▶ [Short exercise]:
Every entry that follows should be repeated exactly; drop the images.

.....

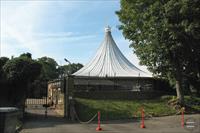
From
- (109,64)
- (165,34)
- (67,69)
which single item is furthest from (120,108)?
(67,69)

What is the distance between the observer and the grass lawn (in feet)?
110

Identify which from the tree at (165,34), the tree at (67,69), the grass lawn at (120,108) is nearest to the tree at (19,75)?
the grass lawn at (120,108)

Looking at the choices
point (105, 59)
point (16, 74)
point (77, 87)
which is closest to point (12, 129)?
point (16, 74)

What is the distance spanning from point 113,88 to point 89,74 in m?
8.41

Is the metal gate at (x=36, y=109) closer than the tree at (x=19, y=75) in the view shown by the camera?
No

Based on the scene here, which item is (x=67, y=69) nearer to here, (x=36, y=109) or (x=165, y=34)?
(x=36, y=109)

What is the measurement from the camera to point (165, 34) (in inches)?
1361

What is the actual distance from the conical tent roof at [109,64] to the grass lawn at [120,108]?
14241 mm

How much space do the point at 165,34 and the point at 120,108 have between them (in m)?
7.31

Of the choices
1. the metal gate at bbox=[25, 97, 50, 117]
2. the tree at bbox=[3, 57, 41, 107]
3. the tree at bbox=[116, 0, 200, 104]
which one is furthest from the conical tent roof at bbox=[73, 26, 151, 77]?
the tree at bbox=[3, 57, 41, 107]

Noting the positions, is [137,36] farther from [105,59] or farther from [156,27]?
[105,59]

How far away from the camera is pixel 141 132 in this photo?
75.8 feet

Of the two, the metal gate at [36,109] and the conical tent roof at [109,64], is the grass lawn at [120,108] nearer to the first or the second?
the metal gate at [36,109]

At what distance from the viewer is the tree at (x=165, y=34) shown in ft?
109
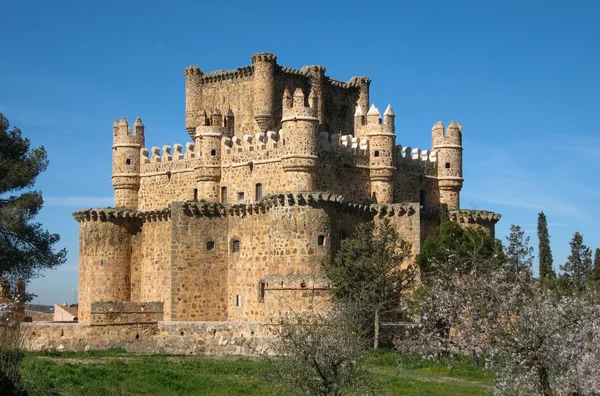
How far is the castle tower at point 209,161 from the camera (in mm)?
51594

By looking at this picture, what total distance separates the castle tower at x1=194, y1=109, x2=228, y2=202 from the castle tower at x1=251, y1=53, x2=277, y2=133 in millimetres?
2235

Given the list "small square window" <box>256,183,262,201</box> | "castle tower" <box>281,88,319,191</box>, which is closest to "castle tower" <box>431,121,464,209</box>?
"castle tower" <box>281,88,319,191</box>

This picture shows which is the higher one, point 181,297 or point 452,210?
point 452,210

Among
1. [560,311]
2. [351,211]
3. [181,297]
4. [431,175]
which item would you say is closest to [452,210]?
[431,175]

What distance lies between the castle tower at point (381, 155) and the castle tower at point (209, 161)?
7.27 metres

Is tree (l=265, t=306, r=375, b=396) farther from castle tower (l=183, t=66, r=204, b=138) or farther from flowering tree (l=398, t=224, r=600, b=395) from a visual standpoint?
castle tower (l=183, t=66, r=204, b=138)

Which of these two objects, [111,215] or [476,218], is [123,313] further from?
[476,218]

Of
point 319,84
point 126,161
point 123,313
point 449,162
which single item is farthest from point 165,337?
point 449,162

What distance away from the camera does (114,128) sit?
55.6m

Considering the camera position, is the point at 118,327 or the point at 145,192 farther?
the point at 145,192

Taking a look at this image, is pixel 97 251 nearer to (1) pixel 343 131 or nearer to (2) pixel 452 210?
(1) pixel 343 131

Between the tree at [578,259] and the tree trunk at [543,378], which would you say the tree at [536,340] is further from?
the tree at [578,259]

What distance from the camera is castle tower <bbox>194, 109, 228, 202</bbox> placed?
51.6m

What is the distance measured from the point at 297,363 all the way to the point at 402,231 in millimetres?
25909
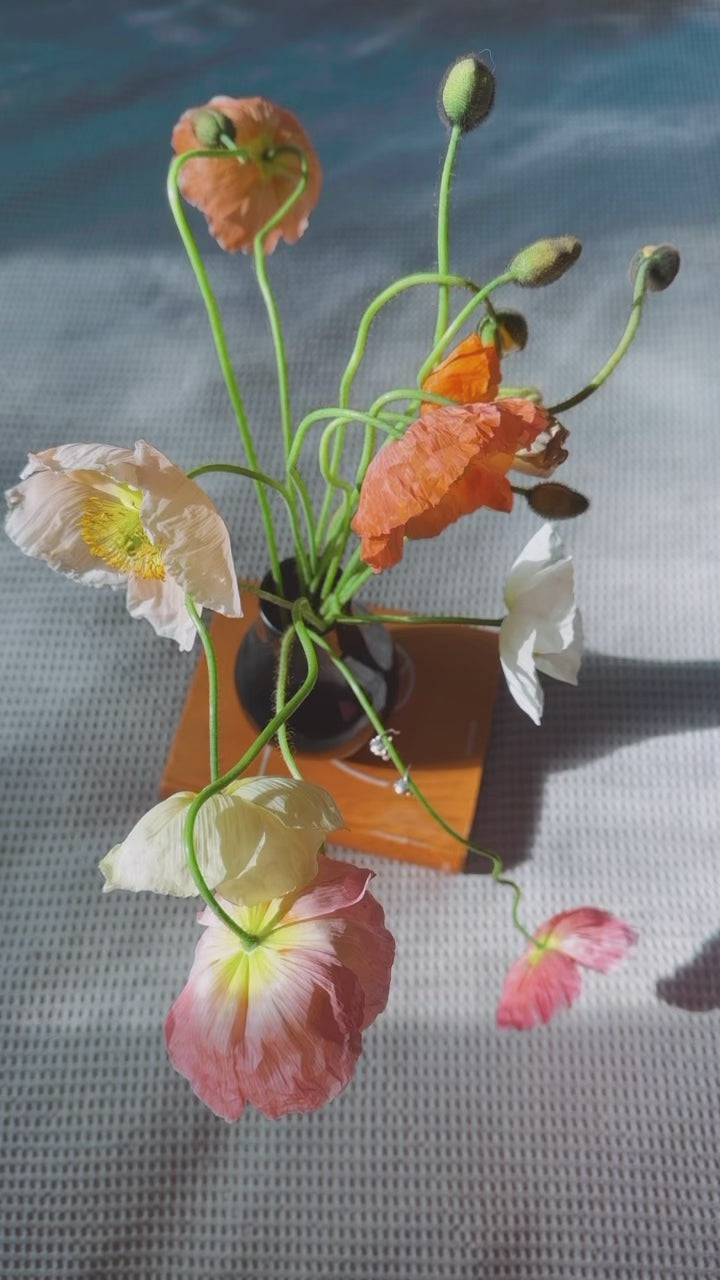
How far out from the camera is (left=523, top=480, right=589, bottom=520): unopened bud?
0.40 meters

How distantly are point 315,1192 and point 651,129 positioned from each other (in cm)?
77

.....

▶ [Task solution]:
From
- (109,64)
- (165,34)
- (67,69)
which single item is furthest from (120,108)?
(67,69)

What is the distance between the observer and the grass lawn (in feet)?
110

Identify which from the tree at (165,34), the tree at (67,69), the grass lawn at (120,108) is nearest to the tree at (19,75)?
the grass lawn at (120,108)

Looking at the choices
point (105, 59)
point (16, 74)
point (77, 87)
which is closest to point (12, 129)?
point (16, 74)

What is the distance spanning from point 113,88 to point 89,74 in m?
8.41

Is the metal gate at (x=36, y=109) closer than the tree at (x=19, y=75) in the view shown by the camera?
No

Based on the scene here, which item is (x=67, y=69) nearer to here, (x=36, y=109) or (x=165, y=34)?
(x=36, y=109)

What is the measurement from the camera to point (165, 34) (in inches)?
1361

What is the actual distance from the conical tent roof at [109,64] to the grass lawn at [120,108]?
14241 mm

How much space do the point at 165,34 and the point at 120,108 have between them (in m)?
7.31

Of the choices
1. the metal gate at bbox=[25, 97, 50, 117]
2. the tree at bbox=[3, 57, 41, 107]
3. the tree at bbox=[116, 0, 200, 104]
which one is furthest from the conical tent roof at bbox=[73, 26, 151, 77]?
the tree at bbox=[3, 57, 41, 107]

Noting the positions, is [137,36] farther from [105,59] or farther from [156,27]?
[105,59]

How far away from the camera is pixel 141 132 in this photo?
75.8 feet

Of the two, the metal gate at [36,109] and the conical tent roof at [109,64], is the grass lawn at [120,108] nearer to the first or the second?
the metal gate at [36,109]

At what distance from the viewer is the tree at (x=165, y=34) shown in ft?
109
How far is the castle tower at point 209,161 from the camera (in mm)?
51594

By looking at this picture, what total distance separates the castle tower at x1=194, y1=109, x2=228, y2=202 from the castle tower at x1=251, y1=53, x2=277, y2=133 in millimetres?
2235

Given the list "small square window" <box>256,183,262,201</box> | "castle tower" <box>281,88,319,191</box>, which is closest to "castle tower" <box>431,121,464,209</box>?
"castle tower" <box>281,88,319,191</box>

This picture shows which is the higher one, point 181,297 or point 452,210?
point 452,210

Among
1. [560,311]
2. [351,211]
3. [181,297]
4. [431,175]
which item would you say is closest to [452,210]?
[431,175]

What distance lies between the castle tower at point (381, 155) and the castle tower at point (209, 161)?
7.27 metres

Is tree (l=265, t=306, r=375, b=396) farther from castle tower (l=183, t=66, r=204, b=138) or farther from flowering tree (l=398, t=224, r=600, b=395) from a visual standpoint?
castle tower (l=183, t=66, r=204, b=138)

Which of these two objects, [111,215] or [476,218], is [123,313] further from?
[476,218]

Of
point 319,84
point 126,161
point 123,313
point 449,162
which single item is farthest from point 165,337?
point 449,162

What distance away from the camera does (114,128) sit?
55.6m

Considering the camera position, is the point at 118,327 or the point at 145,192 farther?
the point at 145,192

Taking a look at this image, is pixel 97 251 nearer to (1) pixel 343 131 or nearer to (2) pixel 452 210?
(1) pixel 343 131

Between the tree at [578,259] and the tree trunk at [543,378], which would you say the tree at [536,340] is further from?
the tree at [578,259]

What distance from the camera is castle tower <bbox>194, 109, 228, 202</bbox> placed?
51.6m

What is the distance measured from the point at 297,363 all the way to the point at 402,231 in millimetres?
25909
How far out from the camera is (left=523, top=480, right=589, bottom=520): unopened bud?
0.40 meters

How distantly are point 315,1192 and point 651,129 positioned from each other (in cm)?
77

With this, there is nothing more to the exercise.